Since Islamic law only allows for truces so that the jihadis can gain strength in order to fight again more effectively, this could signal that the Gaza jihadis believe they are again strong enough to confront the Israelis.
"Gaza rocket slams South for first time since truce," by Yaakov Lappin for Reuters, February 26 (thanks to Alexandre):
Palestinian terrorists broke a three month ceasefire on Tuesday and fired a rocket from Gaza into southern Israel. The rocket fell on a road south of Ashkelon causing some damage to a road, police spokesman Micky Rosenfeld said.
Al- Aqsa Martyrs Brigades took resonsibilty [sic] for the attack, Palestinian news agency Ma'an reported. The terrorists fired a Grad rocket in response to the "liquidation" of the prisoner Jaradat, Ma'an reported.
The IDF Spokesperson said there were no injuries in the incident.
According to Chief Inspector Liat Nidan of the Lachish sub-district, police have not increased their level of readiness in the wake of the rocket strike, and have not received any sort of assessments from the security establishment about a possible flare-up in the days to come.
She added that no code red alarm went off in the city before the rocket struck, and the IDF is investigating why one did not go off.

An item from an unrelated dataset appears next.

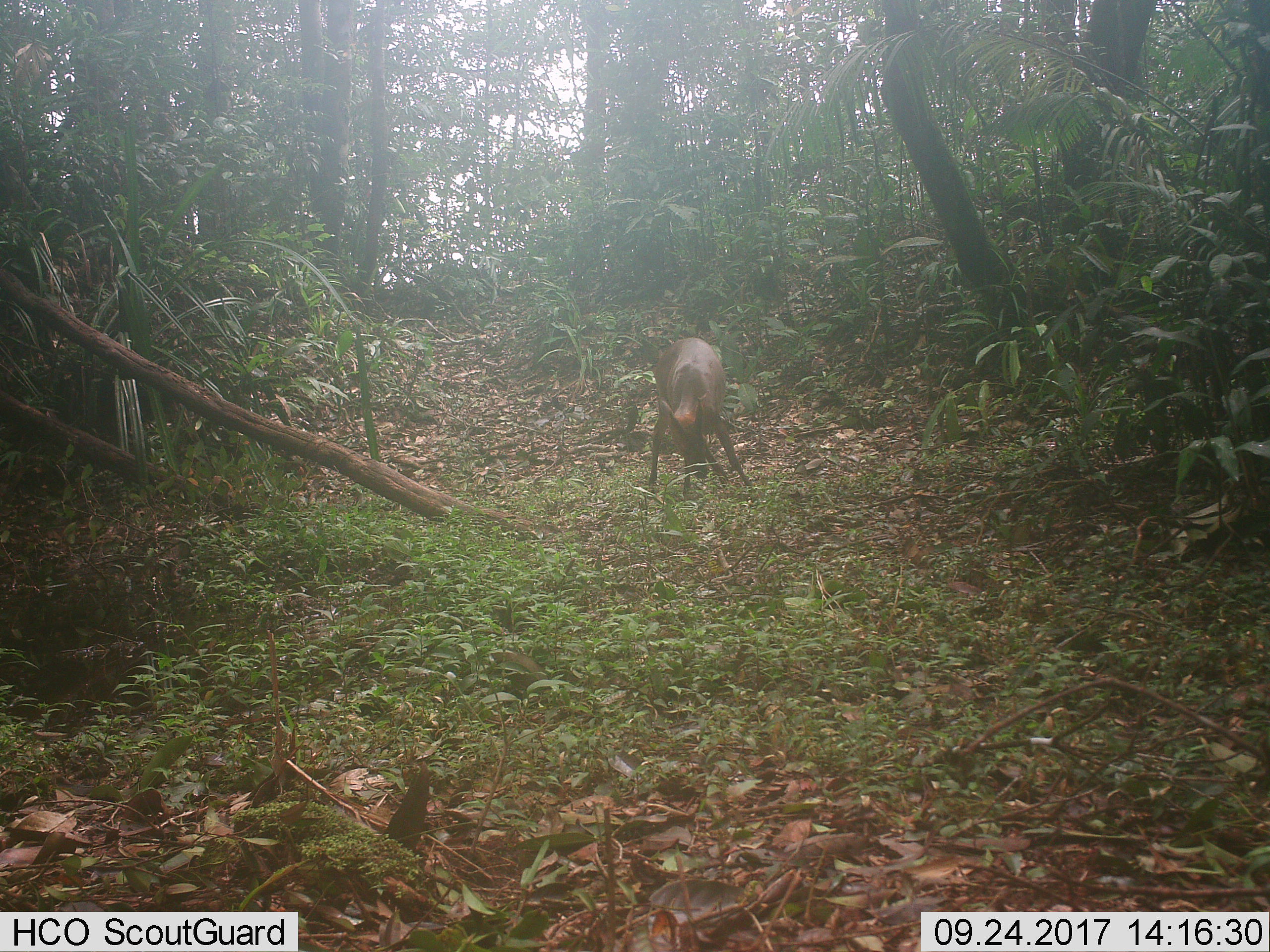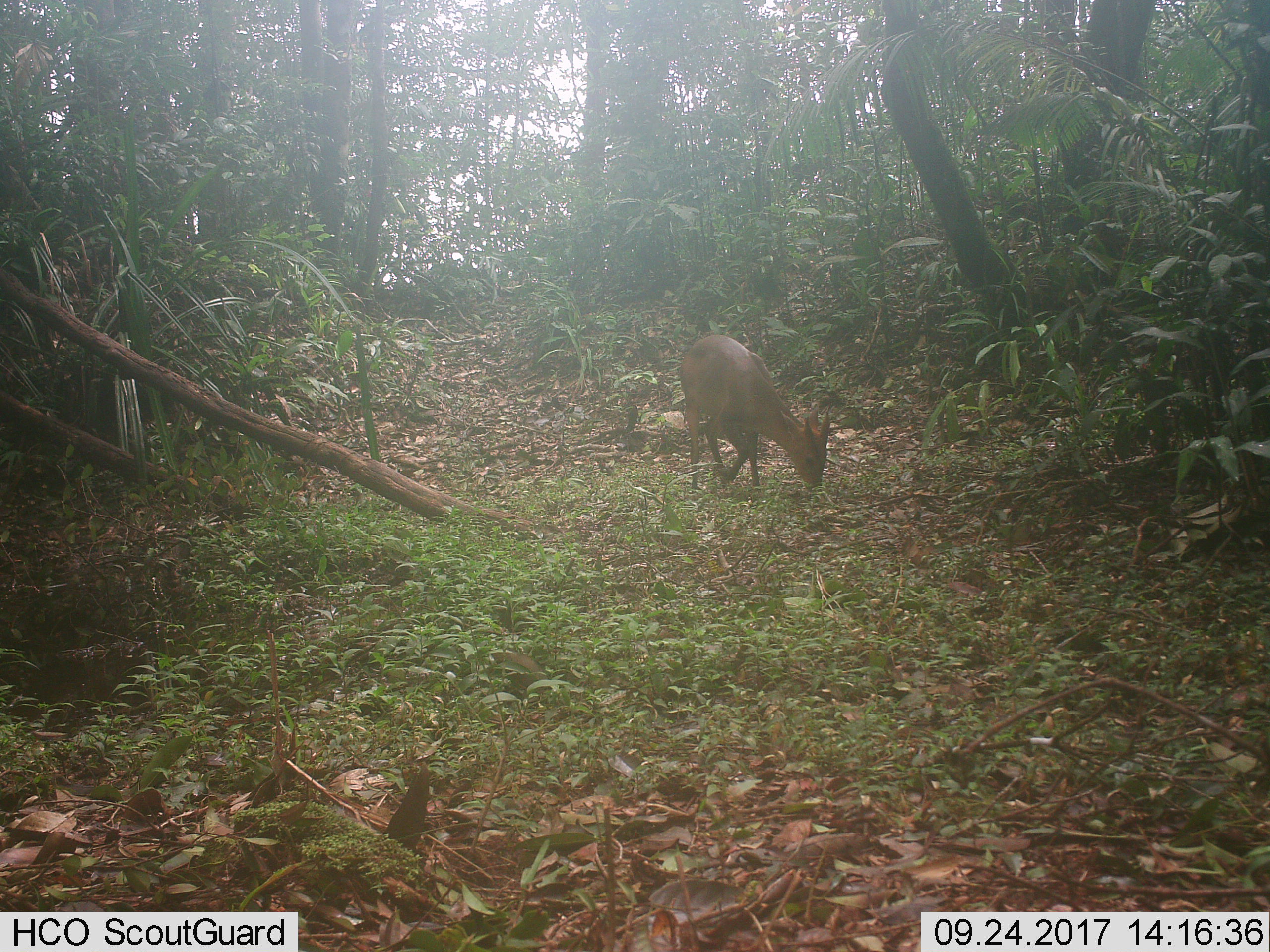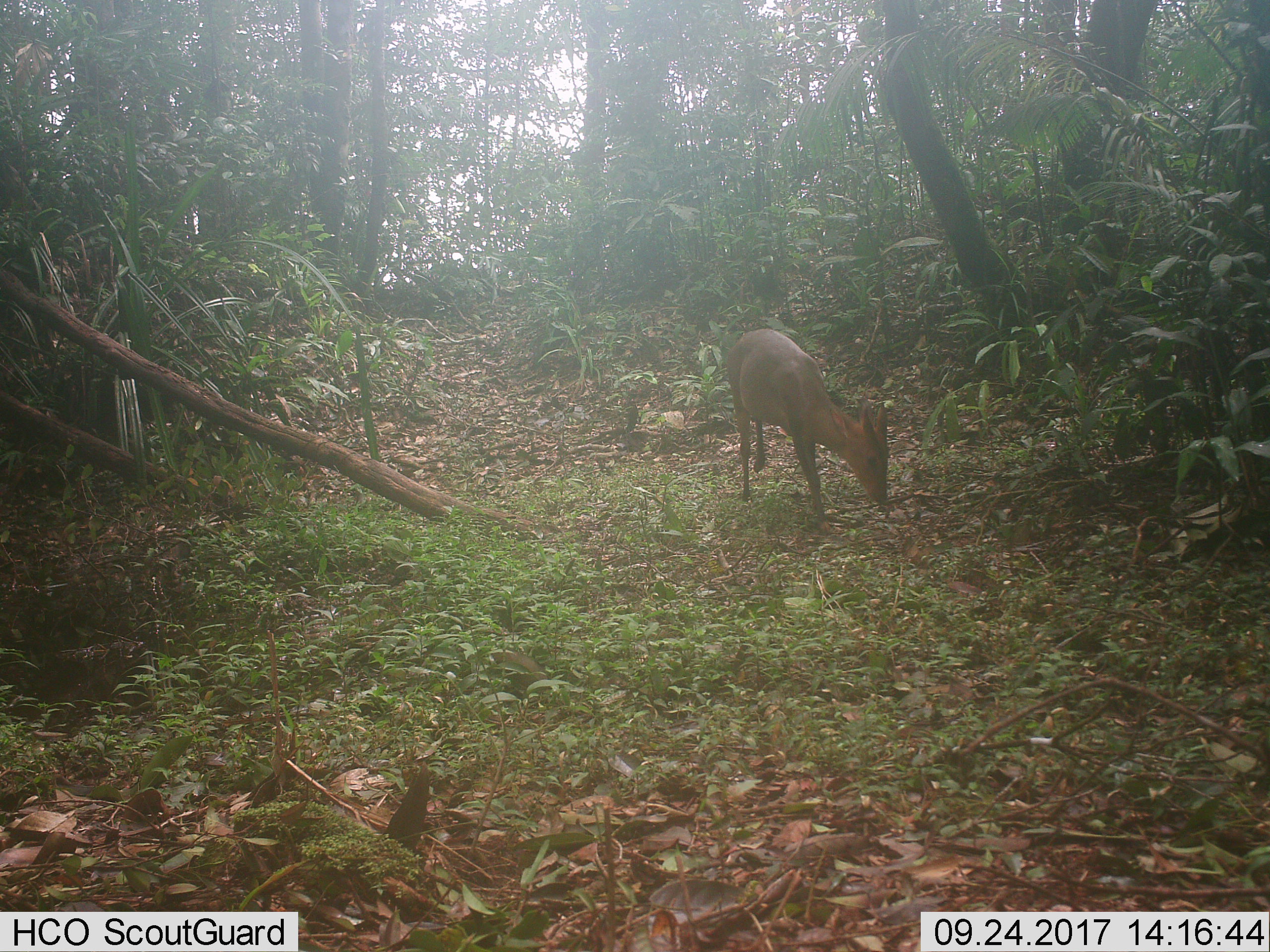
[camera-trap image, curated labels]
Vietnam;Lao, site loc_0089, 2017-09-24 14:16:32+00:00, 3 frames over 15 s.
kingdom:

"An explosion was heard in the Ashkelon region experts searched areas and found one rocket that struck, damaging a road but causing no injuries," Rosenfeld said.
Egyptian mediators helped achieve a truce in Gaza after eight days of punishing Israeli air strikes amid rocket attacks from the coastal territory in late November.
The attack came after the death on Saturday of a Palestinian detainee in Israeli custody which triggered protests in the West Bank.
In the latest violence there, Israeli troops shot and wounded five Palestinians during confrontations with protesters in the Bethlehem area on Monday and a 15-year-old boy was in critical condition.
The death in disputed circumstances of Arafat Jaradat, buried in a funeral in the Hebron area attended by thousands on Monday, and a hunger strike by four other Palestinian inmates, have stoked tensions ahead of a planned visit next month by US President Barack Obama.